Intuit purchased Paytrust's customer base from Metavante--a banking and bill-pay technology company owned by Wisconsin-based Marshall & Ilsley--at the end of 2004, Metavante spokesman Chip Swearngan said. Financial terms of the transaction were not disclosed, but Swearngan said Metavante's Bill Manager V6 software will continue to power the site.

"The intent is to make this a positive thing for Paytrust customers," said Ed McLaughlin, one of Paytrust's founders, adding that as a major provider of consumer services, Intuit would be able to grow the business in a way the more corporate-focused Metavante couldn't.

Earlier in the year, Intuit and Metavante had reached an agreement to migrate Quicken Bill Pay customers to the same Metavante software.

The sale of Paytrust's customer base to Intuit was not announced publicly, and customers only learned they had a new bill-pay provider this week, either by e-mail or by logging in to the service and being asked to consent to Intuit's privacy policy. Intuit spokesman Chris Repetto said the Paytrust name would likely eventually disappear from the Web site, to be replaced by Quicken branding.

Benefits to Users

Repetto said that Intuit would be able to provide free phone support around the clock; Paytrust's phone service, while free, was only available 16 hours a day.

Intuit's default privacy policy allows Intuit to market products and services to customers, as did Metavante's--but Metavante didn't have a whole suite of other consumer products to market, the way Intuit does.

However, Repetto said, customers could opt out of receiving offers. Paytrust customers can find a link to a page where they can opt out of receiving offers from Intuit marketing partners toward the end of the new Paytrust privacy policy statement.
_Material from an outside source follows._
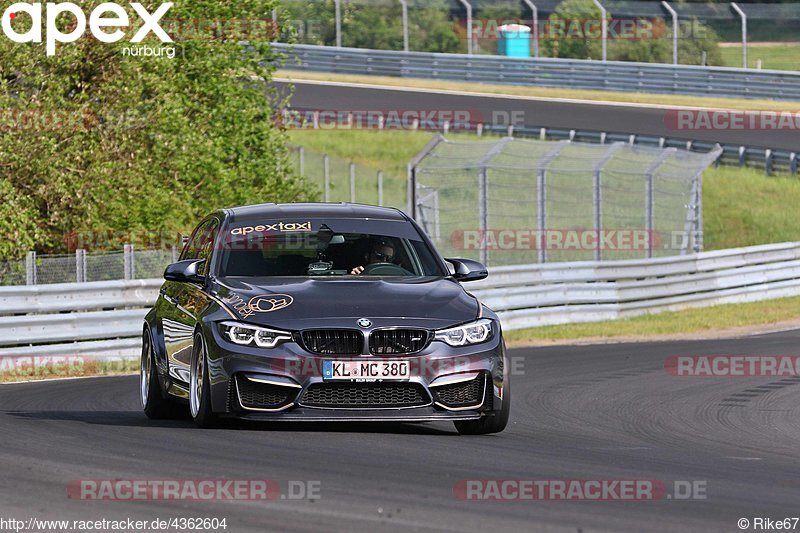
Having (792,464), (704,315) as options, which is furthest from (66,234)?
(792,464)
With its acquisition of PayMyBills.com in 2000, Paytrust became one of the most prominent online bill pay services of the dot-com era. Neither Intuit nor Metavante would disclose how many clients Paytrust has, but analyst Jim Van Dyke of Javelin Strategy & Research estimated the number falls between 100,000 and 200,000.

Van Dyke said that from the companies' standpoint, the deal made sense because both Paytrust and Intuit's Quicken line "are two products that I would call interface-heavy." Also, neither has been attracting new customers lately, and the partnership might help grow both the businesses, he said.

TowerGroup analyst Beth Robertson concurred, adding that she couldn't imagine that the service would change in a way that would alienate users. "The core functionality is still being run by Metavante, so you'll still have the same level of service," she said.